= Hawk Newsome =

American political activist

Walter "Hawk" Newsome is an American law school graduate.

== Biography ==
Newsome worked as a paralegal for the Bronx District Attorney's Office and also worked as a project manager at the law firm Wilson Elser Moskowitz Edelman & Dicker. He unsuccessfully ran for a seat on the New York City Council from The Bronx, garnering around 3% of the vote on a platform Newsome said was "too radical". He subsequently co-founded Black Lives Matter of Greater New York with Chivona Newsome. Chivona later stepped down from the group to run for a U.S. House seat in The Bronx.

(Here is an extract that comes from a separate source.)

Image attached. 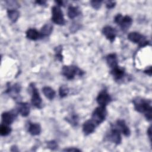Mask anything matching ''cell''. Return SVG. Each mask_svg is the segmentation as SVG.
I'll return each mask as SVG.
<instances>
[{"label": "cell", "instance_id": "cell-2", "mask_svg": "<svg viewBox=\"0 0 152 152\" xmlns=\"http://www.w3.org/2000/svg\"><path fill=\"white\" fill-rule=\"evenodd\" d=\"M84 71L74 65H65L62 69V74L68 80H72L75 75L82 76Z\"/></svg>", "mask_w": 152, "mask_h": 152}, {"label": "cell", "instance_id": "cell-15", "mask_svg": "<svg viewBox=\"0 0 152 152\" xmlns=\"http://www.w3.org/2000/svg\"><path fill=\"white\" fill-rule=\"evenodd\" d=\"M111 74L113 76L115 80H120L124 77L125 74V71L123 68L119 67L118 65L112 68Z\"/></svg>", "mask_w": 152, "mask_h": 152}, {"label": "cell", "instance_id": "cell-29", "mask_svg": "<svg viewBox=\"0 0 152 152\" xmlns=\"http://www.w3.org/2000/svg\"><path fill=\"white\" fill-rule=\"evenodd\" d=\"M47 145H48V147L51 150H54L56 148L58 147V144L55 141H48L47 143Z\"/></svg>", "mask_w": 152, "mask_h": 152}, {"label": "cell", "instance_id": "cell-1", "mask_svg": "<svg viewBox=\"0 0 152 152\" xmlns=\"http://www.w3.org/2000/svg\"><path fill=\"white\" fill-rule=\"evenodd\" d=\"M132 103L136 111L144 113L146 119L148 121H151L152 109L151 100L137 97L133 99Z\"/></svg>", "mask_w": 152, "mask_h": 152}, {"label": "cell", "instance_id": "cell-24", "mask_svg": "<svg viewBox=\"0 0 152 152\" xmlns=\"http://www.w3.org/2000/svg\"><path fill=\"white\" fill-rule=\"evenodd\" d=\"M11 131V129L8 125L5 124H1L0 126V134L2 136H7L10 134Z\"/></svg>", "mask_w": 152, "mask_h": 152}, {"label": "cell", "instance_id": "cell-11", "mask_svg": "<svg viewBox=\"0 0 152 152\" xmlns=\"http://www.w3.org/2000/svg\"><path fill=\"white\" fill-rule=\"evenodd\" d=\"M2 121L4 124L10 125L15 120L16 113L13 112H5L2 114Z\"/></svg>", "mask_w": 152, "mask_h": 152}, {"label": "cell", "instance_id": "cell-12", "mask_svg": "<svg viewBox=\"0 0 152 152\" xmlns=\"http://www.w3.org/2000/svg\"><path fill=\"white\" fill-rule=\"evenodd\" d=\"M96 126L97 125L91 119L87 120L84 123L83 125V132L85 135H88L94 131Z\"/></svg>", "mask_w": 152, "mask_h": 152}, {"label": "cell", "instance_id": "cell-31", "mask_svg": "<svg viewBox=\"0 0 152 152\" xmlns=\"http://www.w3.org/2000/svg\"><path fill=\"white\" fill-rule=\"evenodd\" d=\"M64 151H80L81 150L77 148H74V147H72V148H66V149H64Z\"/></svg>", "mask_w": 152, "mask_h": 152}, {"label": "cell", "instance_id": "cell-27", "mask_svg": "<svg viewBox=\"0 0 152 152\" xmlns=\"http://www.w3.org/2000/svg\"><path fill=\"white\" fill-rule=\"evenodd\" d=\"M68 122L69 123H71L72 125H77L78 124V118L77 117V115H72V116H71L69 118H68Z\"/></svg>", "mask_w": 152, "mask_h": 152}, {"label": "cell", "instance_id": "cell-32", "mask_svg": "<svg viewBox=\"0 0 152 152\" xmlns=\"http://www.w3.org/2000/svg\"><path fill=\"white\" fill-rule=\"evenodd\" d=\"M147 135H148V138H149V139L150 140V142H151V126L148 128Z\"/></svg>", "mask_w": 152, "mask_h": 152}, {"label": "cell", "instance_id": "cell-33", "mask_svg": "<svg viewBox=\"0 0 152 152\" xmlns=\"http://www.w3.org/2000/svg\"><path fill=\"white\" fill-rule=\"evenodd\" d=\"M145 74H147V75L151 76V67L150 66L148 68H147L146 70H145L144 71Z\"/></svg>", "mask_w": 152, "mask_h": 152}, {"label": "cell", "instance_id": "cell-30", "mask_svg": "<svg viewBox=\"0 0 152 152\" xmlns=\"http://www.w3.org/2000/svg\"><path fill=\"white\" fill-rule=\"evenodd\" d=\"M106 7L108 9L113 8L115 6V2L113 1H107L106 2Z\"/></svg>", "mask_w": 152, "mask_h": 152}, {"label": "cell", "instance_id": "cell-3", "mask_svg": "<svg viewBox=\"0 0 152 152\" xmlns=\"http://www.w3.org/2000/svg\"><path fill=\"white\" fill-rule=\"evenodd\" d=\"M106 115L107 111L106 107L99 106L94 110L91 115V120L96 125H99L105 120Z\"/></svg>", "mask_w": 152, "mask_h": 152}, {"label": "cell", "instance_id": "cell-18", "mask_svg": "<svg viewBox=\"0 0 152 152\" xmlns=\"http://www.w3.org/2000/svg\"><path fill=\"white\" fill-rule=\"evenodd\" d=\"M106 61L109 66L112 69L118 66V59L115 53H110L106 57Z\"/></svg>", "mask_w": 152, "mask_h": 152}, {"label": "cell", "instance_id": "cell-25", "mask_svg": "<svg viewBox=\"0 0 152 152\" xmlns=\"http://www.w3.org/2000/svg\"><path fill=\"white\" fill-rule=\"evenodd\" d=\"M69 93V89L66 86H61L59 90V94L61 97L63 98L68 95Z\"/></svg>", "mask_w": 152, "mask_h": 152}, {"label": "cell", "instance_id": "cell-8", "mask_svg": "<svg viewBox=\"0 0 152 152\" xmlns=\"http://www.w3.org/2000/svg\"><path fill=\"white\" fill-rule=\"evenodd\" d=\"M120 132V131L118 128H112L109 131V133L106 135V138L108 141L112 142L116 145H118L122 141Z\"/></svg>", "mask_w": 152, "mask_h": 152}, {"label": "cell", "instance_id": "cell-34", "mask_svg": "<svg viewBox=\"0 0 152 152\" xmlns=\"http://www.w3.org/2000/svg\"><path fill=\"white\" fill-rule=\"evenodd\" d=\"M36 3H37V4H43L44 3H45V2H44V1H36Z\"/></svg>", "mask_w": 152, "mask_h": 152}, {"label": "cell", "instance_id": "cell-16", "mask_svg": "<svg viewBox=\"0 0 152 152\" xmlns=\"http://www.w3.org/2000/svg\"><path fill=\"white\" fill-rule=\"evenodd\" d=\"M28 131L32 135H38L41 132V126L37 123H30Z\"/></svg>", "mask_w": 152, "mask_h": 152}, {"label": "cell", "instance_id": "cell-6", "mask_svg": "<svg viewBox=\"0 0 152 152\" xmlns=\"http://www.w3.org/2000/svg\"><path fill=\"white\" fill-rule=\"evenodd\" d=\"M52 20L58 25L62 26L65 24V20L62 11L59 6H53L52 8Z\"/></svg>", "mask_w": 152, "mask_h": 152}, {"label": "cell", "instance_id": "cell-26", "mask_svg": "<svg viewBox=\"0 0 152 152\" xmlns=\"http://www.w3.org/2000/svg\"><path fill=\"white\" fill-rule=\"evenodd\" d=\"M62 46H58L55 48V56H56V58L59 61H62V59H63V56L62 55Z\"/></svg>", "mask_w": 152, "mask_h": 152}, {"label": "cell", "instance_id": "cell-14", "mask_svg": "<svg viewBox=\"0 0 152 152\" xmlns=\"http://www.w3.org/2000/svg\"><path fill=\"white\" fill-rule=\"evenodd\" d=\"M116 125L118 126V129L125 136L129 137L131 134V131L126 125L124 120L119 119L116 121Z\"/></svg>", "mask_w": 152, "mask_h": 152}, {"label": "cell", "instance_id": "cell-7", "mask_svg": "<svg viewBox=\"0 0 152 152\" xmlns=\"http://www.w3.org/2000/svg\"><path fill=\"white\" fill-rule=\"evenodd\" d=\"M30 86L31 90V103L36 108L40 109L42 107V100L39 93L34 83H31Z\"/></svg>", "mask_w": 152, "mask_h": 152}, {"label": "cell", "instance_id": "cell-13", "mask_svg": "<svg viewBox=\"0 0 152 152\" xmlns=\"http://www.w3.org/2000/svg\"><path fill=\"white\" fill-rule=\"evenodd\" d=\"M17 110L18 113L23 117L27 116L30 113L29 104L26 102H20L17 105Z\"/></svg>", "mask_w": 152, "mask_h": 152}, {"label": "cell", "instance_id": "cell-17", "mask_svg": "<svg viewBox=\"0 0 152 152\" xmlns=\"http://www.w3.org/2000/svg\"><path fill=\"white\" fill-rule=\"evenodd\" d=\"M26 37L31 40H36L41 37L40 33L34 28H29L26 31Z\"/></svg>", "mask_w": 152, "mask_h": 152}, {"label": "cell", "instance_id": "cell-20", "mask_svg": "<svg viewBox=\"0 0 152 152\" xmlns=\"http://www.w3.org/2000/svg\"><path fill=\"white\" fill-rule=\"evenodd\" d=\"M53 30V26L50 24H45L41 30H40V36L41 37H45V36H48L50 35Z\"/></svg>", "mask_w": 152, "mask_h": 152}, {"label": "cell", "instance_id": "cell-9", "mask_svg": "<svg viewBox=\"0 0 152 152\" xmlns=\"http://www.w3.org/2000/svg\"><path fill=\"white\" fill-rule=\"evenodd\" d=\"M96 101L100 106L106 107V105L111 101V97L107 93L106 90H102L98 94Z\"/></svg>", "mask_w": 152, "mask_h": 152}, {"label": "cell", "instance_id": "cell-22", "mask_svg": "<svg viewBox=\"0 0 152 152\" xmlns=\"http://www.w3.org/2000/svg\"><path fill=\"white\" fill-rule=\"evenodd\" d=\"M7 15L9 19L13 23H15L17 21L19 18L20 13L19 12L15 9H10L7 11Z\"/></svg>", "mask_w": 152, "mask_h": 152}, {"label": "cell", "instance_id": "cell-4", "mask_svg": "<svg viewBox=\"0 0 152 152\" xmlns=\"http://www.w3.org/2000/svg\"><path fill=\"white\" fill-rule=\"evenodd\" d=\"M114 21L121 27L123 31H126L131 26L132 20L128 15L122 16L121 14H118L115 16Z\"/></svg>", "mask_w": 152, "mask_h": 152}, {"label": "cell", "instance_id": "cell-28", "mask_svg": "<svg viewBox=\"0 0 152 152\" xmlns=\"http://www.w3.org/2000/svg\"><path fill=\"white\" fill-rule=\"evenodd\" d=\"M101 3H102V1H91L90 2V4L92 7L96 10H98L100 8Z\"/></svg>", "mask_w": 152, "mask_h": 152}, {"label": "cell", "instance_id": "cell-23", "mask_svg": "<svg viewBox=\"0 0 152 152\" xmlns=\"http://www.w3.org/2000/svg\"><path fill=\"white\" fill-rule=\"evenodd\" d=\"M20 86L18 84H15L12 87H8V89L7 90V92L14 97V96H15L18 94L20 91Z\"/></svg>", "mask_w": 152, "mask_h": 152}, {"label": "cell", "instance_id": "cell-21", "mask_svg": "<svg viewBox=\"0 0 152 152\" xmlns=\"http://www.w3.org/2000/svg\"><path fill=\"white\" fill-rule=\"evenodd\" d=\"M80 14V11L79 8L77 7L69 6L68 8L67 14L69 18L73 19L75 17H77Z\"/></svg>", "mask_w": 152, "mask_h": 152}, {"label": "cell", "instance_id": "cell-10", "mask_svg": "<svg viewBox=\"0 0 152 152\" xmlns=\"http://www.w3.org/2000/svg\"><path fill=\"white\" fill-rule=\"evenodd\" d=\"M102 33L104 36L108 39L110 42H113L116 36V30L111 26H107L103 27L102 30Z\"/></svg>", "mask_w": 152, "mask_h": 152}, {"label": "cell", "instance_id": "cell-5", "mask_svg": "<svg viewBox=\"0 0 152 152\" xmlns=\"http://www.w3.org/2000/svg\"><path fill=\"white\" fill-rule=\"evenodd\" d=\"M128 39L134 43H137L140 47H144L148 45L149 42L145 39V37L138 32H131L128 35Z\"/></svg>", "mask_w": 152, "mask_h": 152}, {"label": "cell", "instance_id": "cell-19", "mask_svg": "<svg viewBox=\"0 0 152 152\" xmlns=\"http://www.w3.org/2000/svg\"><path fill=\"white\" fill-rule=\"evenodd\" d=\"M42 91L45 95V96L49 100H53L55 97V91L50 87H44L42 88Z\"/></svg>", "mask_w": 152, "mask_h": 152}]
</instances>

In 2017 Newsome attended the Mother of All Rallies in Washington, DC. He was invited onstage by Tommy Hodges, the rally organizer, to speak for two minutes; Hodges told Newsome "Whether they disagree or agree with your message is irrelevant. It's the fact that you have the right to have the message". Newsome tried to connect with the crowd, saying "I am the president of Black Lives Matter New York. I am an American. And the beauty of America is that when you see something broken in your country, you can mobilize to fix it". The crowd applauded, and afterward Newsome decided he was "not out to argue, to fight. I'm there to make people understand, to make people come together. I'm here for progress".

In September 2021, Newsome called COVID-19 vaccine mandates "racist" and "discrimination."

In November 2021, Newsome threatened "riots", "fire", and "bloodshed" in the streets if New York City mayor-elect Eric Adams reinstated the New York City Police Department's (NYPD) controversial anti-crime units. Later, when asked whether he condemned riots and burning down buildings after a police use-of-force incident he did not approve of he said, "I’m not going to condemn, nor am I going to condone it."

Newsome has filed two ongoing civil lawsuits against the NYPD, alleging that he was assaulted by police officers and falsely arrested during two separate protests in 2017 and 2018. A video posted by the New York Daily News shows a police officer punching Newsome before several police officers tackled him to the ground. Newsome was holding a sign that read: "Blue Klux Klan".

The New York Times stated that as people were leaving the courtroom after the acquittal of Daniel Penny for the death of Jordan Neely, Newsome, who was present in the courtroom and "...who has led daily protests during the trial — said toward Mr. Penny: 'It’s a small world, buddy.' Several people gasped and court officers urged the group to keep moving. Mr. Penny and his team were quickly ushered out."

Later, addressing a crowd, Newsome made a similar threat, calling for "black vigilantism".

Newsome was interviewed and featured in the award-winning documentary feature film Reimagining Safety (2023) by director Matthew Solomon. The film covers defunding the police and the George Floyd protests.

== Relationship with BLM ==
In June 2020, then-U.S. President Donald Trump described Newsome in a tweet as a "Black Lives Matter leader." This description of Newsome prompted a response from managing director of the Black Lives Matter Global Network Foundation Kailee Scales, who stated that Newsome "has no relation to the Black Lives Matter Global Network," "is not the 'president' of BLM or any of its chapters," and that his group "is not a chapter of BLM and has not entered into any agreement with BLM agreeing to adhere to BLM's core principles," adding, "the only official chapter of BLM in New York is Black Lives Matter NYC."

== Personal life ==
Newsome lives in The Bronx in New York City. He regularly attends Baptist service and smokes cigars. Newsome often wears a bulletproof vest and drives a rotation of rented vehicles for security and safety purposes.

Hawk Newsome was arrested at Bronx Criminal Court May 14th, 2024. Video clips show Hawk in verbal altercations with the court officers. According to the NY Post, "At one point, Newsome was filmed grabbing a female cop’s hand and batting it away after the officer apparently tried to move on a woman who was with Newsome." According to CBS, "Newsome was slapped with three summonses for disorderly conduct in the wake of the caught-on-camera saga."